--- Selected excerpt ---
------------------------------------------------

Other objects, advantages and novel features of the present invention will become apparent from the foregoing detailed description of the invention when considered in conjunction with the accompanying drawings.
For the purpose of illustrating the invention, there is shown in the drawings a form which is presently preferred; it being understood, however, that this invention is not limited to the precise arrangements and instrumentalities shown.
FIG. 1 is a functional representation showing the essential elements of the present invention.
FIG. 1A illustrates a typical box blank associated with the practice of the present invention.
FIG. 2 is a flow chart illustrating a step-by-step progression of one method of the present invention.
FIG. 3 is a side view of a machine for forming boxes or packages related to the present invention.
FIG. 4 is a top view of the box forming machine of FIG. 3.
FIG. 5 is a view taken along line 5--5 of FIG. 4, showing the detecting means located at the input stage of the machine.
FIG. 6 is a view, taken along line 6--6 of FIG. 5, showing further details of the means for detecting the moving article.
FIG. 7 is a view, taken along line 7--7 of FIG. 4, showing the distance sensing means related to the present invention.
FIG. 8 is a view, taken along line 8--8 of FIG. 7, showing further details of a distance sensing means.
FIG. 9 is a view, taken along line 9--9 of FIG. 4, showing the counting means located at the output stage of the machine.
FIG. 10 is a view, taken along line 10--10 of FIG. 9, showing the orientation of the counting means at the output stage of the machine.
The present invention is directed to a method and a system to accurately count articles that are being moved into and out of a machine. FIG. 1 is a functional representation showing the essential elements of a system 10 of the present invention. The system 10 has various applications, but is particularly suited for counting articles that are being moved along a predetermined path during a manufacturing process such as occurs during the formation of containers or boxes. FIG. 1 shows irregularly shaped blanks 12A having cutouts being moved along a path 14 and being formed into packages o boxes 12B by a machine 16. The layout of a typical printed die cut box blank 12A is shown in FIG. 1A illustrating the printing and die cutting that may cause false counts such as discussed in the "Background" section. The system 10 of FIG. 1 that eliminates such false counts comprises a programmable controller such as a microprocessor 18, detecting means 20, distance sensing means 22, and counting means 24.
The microprocessor 18 stores information, has an internal clock, and is responsive to signals present at its inputs 26, 28 and 30 that are respectively generated by the means 20, 22 and 24.
The detecting means 20 is located at the input stage of the machine 16 and detects the leading and the trailing edges of each of the blanks 12A being moved into the machine 16. The means 20, in response to the detection of the leading and trailing edges of the blanks, respectively, generates start 20A and stop 20B event signals that are routed to the microprocessor 18 by way of input path 26.

------------------------------------------------

--- Your assignment ---
Extract the stretch of the box-counting patent excerpt from "FIG. 5 is a" through "distance sensing means.", copying it word for word.

------------------------------------------------

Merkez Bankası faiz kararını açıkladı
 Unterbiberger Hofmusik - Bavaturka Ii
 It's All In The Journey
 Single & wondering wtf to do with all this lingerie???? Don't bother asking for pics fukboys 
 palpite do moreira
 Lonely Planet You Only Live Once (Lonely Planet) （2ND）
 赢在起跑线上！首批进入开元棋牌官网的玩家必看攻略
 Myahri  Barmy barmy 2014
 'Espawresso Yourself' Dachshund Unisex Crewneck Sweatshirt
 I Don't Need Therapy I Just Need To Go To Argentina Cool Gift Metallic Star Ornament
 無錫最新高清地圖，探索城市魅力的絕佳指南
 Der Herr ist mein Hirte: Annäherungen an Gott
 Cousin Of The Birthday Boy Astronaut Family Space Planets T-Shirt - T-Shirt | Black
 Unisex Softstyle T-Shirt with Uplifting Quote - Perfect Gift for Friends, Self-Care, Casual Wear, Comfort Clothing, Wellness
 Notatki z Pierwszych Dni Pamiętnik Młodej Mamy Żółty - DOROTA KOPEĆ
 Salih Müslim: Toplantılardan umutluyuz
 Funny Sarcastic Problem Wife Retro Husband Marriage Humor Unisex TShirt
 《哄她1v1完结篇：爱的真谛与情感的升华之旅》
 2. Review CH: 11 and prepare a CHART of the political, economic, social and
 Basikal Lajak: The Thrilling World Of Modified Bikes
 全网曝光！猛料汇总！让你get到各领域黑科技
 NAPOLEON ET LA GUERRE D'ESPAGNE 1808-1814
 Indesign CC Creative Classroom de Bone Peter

------------------------------------------------

--- Result of the task ---
FIG. 5 is a view taken along line 5--5 of FIG. 4, showing the detecting means located at the input stage of the machine.
FIG. 6 is a view, taken along line 6--6 of FIG. 5, showing further details of the means for detecting the moving article.
FIG. 7 is a view, taken along line 7--7 of FIG. 4, showing the distance sensing means related to the present invention.
FIG. 8 is a view, taken along line 8--8 of FIG. 7, showing further details of a distance sensing means.